This is my first time to this website. I was given the diagnosis of Systemic Sclerosis on Monday and have been spinning around trying to figure out what it is and what I can do about it. This all started after seeing my doctor for my annual physical and mentioned that my hands are sensitive to cold and two fingers turn sheet white and freeze up over a little cold. I also have been having strange pressure on my head and then I see colors and can't focus. I have a long history of treatment for asthma. I also have always been susceptible to colds that land in my chest and cause significant breathing issues.
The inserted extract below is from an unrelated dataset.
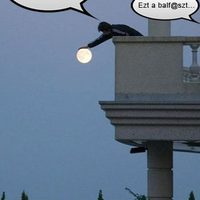Te simogattál már Holdat?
In general I am healthy, active and strong. I can hike 20 miles a day and am out skiing, rock climbing, hiking on a regular basis. I don't feel sick and have no pain, other than the usual bangs and bumps that happen in an active life.

My doctor ordered an MRI of my brain and discovered some "white spots". I saw a neurologist and he said there is no neurological impairment and it is likely normal aging. The head pain is just a migraine. My blood tests on the other hand came out alarmingly. My ANA titer level is off the chart high. My doctor then did a full ANA panel and some other numbers came back off the chart high as well. She has come to the conclusion that I have Systemic Sclerosis based on the blood test and the limited symptoms I have. Next week I am scheduled for a high resolution CT scan of my chest. I am desperately trying to get in to see a rheumatologist - my doctor is calling in favors to get someone to see me before July.

So I guess I have a few questions. Can I feel healthy, not fatigued, no pain and still have this serious diagnosis? What are the chances that there is another diagnosis? Is is possible that the worst symptoms will simply be Raynaud's?

BTW - I live in Eastern Nevada, where the nearest large town and health care is in Salt Lake City, UT.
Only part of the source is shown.